SB – 962 : protection ou loi scélérate ?
En août 2014, le Sénat Californien a approuvé une loi (SB-962) qui imposerait à tous les téléphones cellulaires vendus en Californie d’avoir un « kill switch » rendant l’appareil inutilisable en cas de vol, avec cependant la possibilité de réactiver l’appareil si le propriétaire le demande. Selon son auteur, le sénateur démocrate Mark Leno cette loi devrait « instantanément stopper les voleurs de téléphones cellulaires ». La Californie est le deuxième état (après le Minnesota) à avoir passé une telle loi. Ceux qui supportent cette loi insistent qu’elle est particulièrement utile pour protéger les enfants qui se font voler leurs iPhones (ou autres smartphones qui sont en forte demande) et risquent plus que les autres utilisateurs de se faire blesser ou même tuer. Le problème bien sûr est de savoir qui peut activer le système, et pourquoi ?
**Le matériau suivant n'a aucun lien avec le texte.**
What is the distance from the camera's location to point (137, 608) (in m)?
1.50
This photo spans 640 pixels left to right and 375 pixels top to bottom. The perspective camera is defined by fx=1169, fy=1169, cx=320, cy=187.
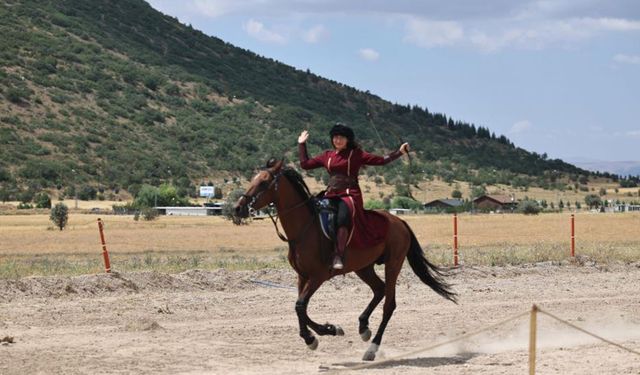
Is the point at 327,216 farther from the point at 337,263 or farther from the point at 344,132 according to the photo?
the point at 344,132

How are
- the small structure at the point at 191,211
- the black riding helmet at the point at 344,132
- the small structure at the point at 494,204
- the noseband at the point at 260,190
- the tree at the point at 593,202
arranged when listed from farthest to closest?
the tree at the point at 593,202 < the small structure at the point at 494,204 < the small structure at the point at 191,211 < the black riding helmet at the point at 344,132 < the noseband at the point at 260,190

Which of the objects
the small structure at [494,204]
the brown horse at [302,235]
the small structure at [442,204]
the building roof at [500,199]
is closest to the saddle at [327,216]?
the brown horse at [302,235]

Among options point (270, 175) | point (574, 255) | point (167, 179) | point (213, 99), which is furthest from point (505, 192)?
point (270, 175)

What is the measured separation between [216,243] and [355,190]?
34164mm

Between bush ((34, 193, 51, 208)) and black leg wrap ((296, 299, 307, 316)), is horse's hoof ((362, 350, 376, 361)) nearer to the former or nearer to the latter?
black leg wrap ((296, 299, 307, 316))

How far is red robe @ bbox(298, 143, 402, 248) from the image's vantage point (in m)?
14.1

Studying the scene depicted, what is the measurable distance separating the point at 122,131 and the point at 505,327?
9416cm

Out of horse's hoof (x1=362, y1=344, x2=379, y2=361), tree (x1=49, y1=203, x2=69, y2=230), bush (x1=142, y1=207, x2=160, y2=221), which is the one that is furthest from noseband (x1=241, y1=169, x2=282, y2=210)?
bush (x1=142, y1=207, x2=160, y2=221)

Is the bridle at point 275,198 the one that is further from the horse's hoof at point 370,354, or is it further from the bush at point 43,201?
the bush at point 43,201

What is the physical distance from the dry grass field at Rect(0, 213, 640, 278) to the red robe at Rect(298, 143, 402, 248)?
36.3 ft

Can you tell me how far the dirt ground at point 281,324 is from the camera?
13.4m

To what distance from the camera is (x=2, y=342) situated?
15.2 meters

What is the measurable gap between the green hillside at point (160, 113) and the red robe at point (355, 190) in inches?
2688

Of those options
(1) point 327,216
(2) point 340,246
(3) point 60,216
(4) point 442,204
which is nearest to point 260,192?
(1) point 327,216
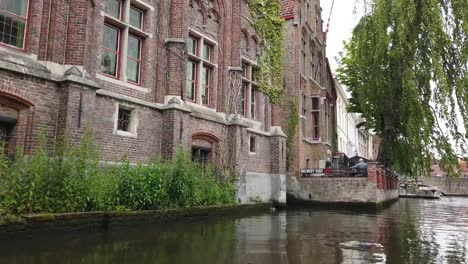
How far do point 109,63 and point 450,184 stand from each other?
179ft

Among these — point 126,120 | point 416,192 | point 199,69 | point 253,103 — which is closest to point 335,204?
point 253,103

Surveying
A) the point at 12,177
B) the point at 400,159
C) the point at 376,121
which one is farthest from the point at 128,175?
the point at 376,121

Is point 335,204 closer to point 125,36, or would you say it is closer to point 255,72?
point 255,72

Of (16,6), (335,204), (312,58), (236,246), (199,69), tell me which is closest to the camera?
(236,246)

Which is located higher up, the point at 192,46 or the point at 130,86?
the point at 192,46

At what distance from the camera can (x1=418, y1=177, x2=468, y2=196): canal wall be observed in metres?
52.4

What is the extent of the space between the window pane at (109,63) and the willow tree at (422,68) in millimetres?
12963

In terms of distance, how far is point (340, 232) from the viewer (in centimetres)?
927

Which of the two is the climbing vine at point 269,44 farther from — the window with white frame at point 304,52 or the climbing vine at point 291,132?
the window with white frame at point 304,52

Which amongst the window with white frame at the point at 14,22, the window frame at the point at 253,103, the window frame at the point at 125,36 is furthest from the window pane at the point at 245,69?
the window with white frame at the point at 14,22

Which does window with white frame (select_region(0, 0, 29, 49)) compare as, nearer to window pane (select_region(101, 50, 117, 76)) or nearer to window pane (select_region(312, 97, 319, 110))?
window pane (select_region(101, 50, 117, 76))

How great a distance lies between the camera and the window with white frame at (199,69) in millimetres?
14686

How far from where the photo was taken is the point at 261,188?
58.5 ft

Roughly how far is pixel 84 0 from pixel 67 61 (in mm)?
1687
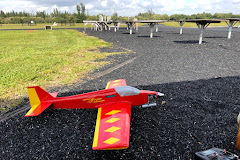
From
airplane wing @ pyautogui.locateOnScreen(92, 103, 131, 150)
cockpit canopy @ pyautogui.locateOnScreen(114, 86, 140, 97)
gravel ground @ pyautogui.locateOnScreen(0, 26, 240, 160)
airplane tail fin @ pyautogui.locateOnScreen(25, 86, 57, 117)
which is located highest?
cockpit canopy @ pyautogui.locateOnScreen(114, 86, 140, 97)

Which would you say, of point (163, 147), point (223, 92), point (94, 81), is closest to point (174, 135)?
point (163, 147)

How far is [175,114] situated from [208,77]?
6.40 m

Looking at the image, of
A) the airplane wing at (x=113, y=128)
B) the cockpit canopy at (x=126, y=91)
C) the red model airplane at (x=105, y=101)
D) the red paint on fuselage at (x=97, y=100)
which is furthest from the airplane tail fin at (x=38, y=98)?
the cockpit canopy at (x=126, y=91)

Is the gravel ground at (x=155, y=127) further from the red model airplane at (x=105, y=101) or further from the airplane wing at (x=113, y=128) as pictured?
the airplane wing at (x=113, y=128)

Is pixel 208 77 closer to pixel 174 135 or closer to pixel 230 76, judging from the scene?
pixel 230 76

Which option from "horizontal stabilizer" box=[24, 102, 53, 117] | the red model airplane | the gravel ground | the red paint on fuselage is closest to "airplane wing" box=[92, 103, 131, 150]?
the red model airplane

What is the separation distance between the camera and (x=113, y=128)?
17.5 ft

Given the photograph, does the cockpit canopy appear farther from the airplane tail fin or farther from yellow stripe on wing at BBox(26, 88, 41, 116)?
yellow stripe on wing at BBox(26, 88, 41, 116)

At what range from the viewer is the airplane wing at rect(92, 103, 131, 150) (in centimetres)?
457

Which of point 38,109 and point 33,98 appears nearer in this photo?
point 38,109

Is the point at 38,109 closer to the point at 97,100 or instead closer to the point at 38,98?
the point at 38,98

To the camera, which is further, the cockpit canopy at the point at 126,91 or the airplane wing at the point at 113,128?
the cockpit canopy at the point at 126,91

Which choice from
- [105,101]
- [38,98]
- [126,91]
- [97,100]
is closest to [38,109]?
[38,98]

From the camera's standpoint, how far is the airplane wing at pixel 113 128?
15.0ft
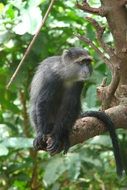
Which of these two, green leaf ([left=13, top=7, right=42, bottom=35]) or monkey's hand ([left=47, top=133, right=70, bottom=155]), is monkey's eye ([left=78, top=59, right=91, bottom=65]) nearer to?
green leaf ([left=13, top=7, right=42, bottom=35])

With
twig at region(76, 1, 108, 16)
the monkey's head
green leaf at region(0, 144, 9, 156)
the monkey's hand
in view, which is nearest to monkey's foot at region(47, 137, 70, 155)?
the monkey's hand

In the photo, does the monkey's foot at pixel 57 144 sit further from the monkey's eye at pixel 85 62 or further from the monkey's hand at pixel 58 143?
the monkey's eye at pixel 85 62

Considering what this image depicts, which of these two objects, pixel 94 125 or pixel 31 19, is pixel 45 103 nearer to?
pixel 31 19

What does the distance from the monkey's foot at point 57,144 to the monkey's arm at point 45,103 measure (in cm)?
10

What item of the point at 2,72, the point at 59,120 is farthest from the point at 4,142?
the point at 2,72

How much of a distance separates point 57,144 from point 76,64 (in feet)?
1.71

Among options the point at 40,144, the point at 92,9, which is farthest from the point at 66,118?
the point at 92,9

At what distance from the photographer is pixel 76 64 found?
7.41ft

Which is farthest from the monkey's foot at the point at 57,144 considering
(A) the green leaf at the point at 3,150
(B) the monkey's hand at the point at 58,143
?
(A) the green leaf at the point at 3,150

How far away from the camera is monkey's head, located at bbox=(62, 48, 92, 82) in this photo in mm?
2180

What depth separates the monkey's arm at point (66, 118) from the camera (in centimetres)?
193

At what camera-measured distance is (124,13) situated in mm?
1427

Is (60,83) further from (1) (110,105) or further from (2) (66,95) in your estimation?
(1) (110,105)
Pour beaucoup, (dont la puissante CTIA – qui représente l’industrie des téléphones mobiles), il vaut mieux suivre les téléphones volés (via leur code interne) et remonter vers leurs utilisateurs plutôt que de les incapaciter. La CTIA propose même de créer une base de données des téléphones volés et de faire remonter l’information après chaque incident, permettant par exemple une meilleure information sur les bandes organisées. Mais surtout les associations de défense des libertés individuelles soupçonnent un piège. Il sera trop facile pour le gouvernement (local ou fédéral) de demander l’activation de cette loi, non seulement sur des bases générales (comme un district ou une ville), mais aussi en sélectionnant précisément chaque numéro de téléphone figurant sur une liste… rien de plus facile avec un ordinateur, même portable ! De là à penser que certains critères de sélection puissent être politiques, comme cela a été le cas dans le scandale de l’IRS (qui pendant plusieurs années a discriminé contre les associations associées au Tea Party en leur refusant leur statut fiscal préférentiel). Plus inquiétant encore, Parker Higgins (membre actif de l’Electronic Frontier Foundation) pense que cela permettra à des administrations de bloquer ou aveugler journalistes, activistes, citoyens-journalistes, etc. Le mal peut aussi être plus insidieux si la mesure est accompagnée de modifications des lignes de discussions sur les réseaux sociaux, permettant d’éliminer la propagation de messages « mal pensants » en en limitant la diffusion organique. Finalement, il y a le danger très réel qu’une fois le système a été mis en place sur tous les téléphones de Californie, il puisse fournir une « porte secrète » des hackers opérant seuls (par pure malveillance) ou pour le compte d’une organisation commerciale ou représentant des intérêts partisans ou même venant de pays étranger. Pour en savoir plus, il est passionnant de lire un article dans lequel Mat Honan, un journaliste de Wired raconte en détails sa mésaventure : www.wired.com/2012/08/apple-amazon-mat-honan-hacking).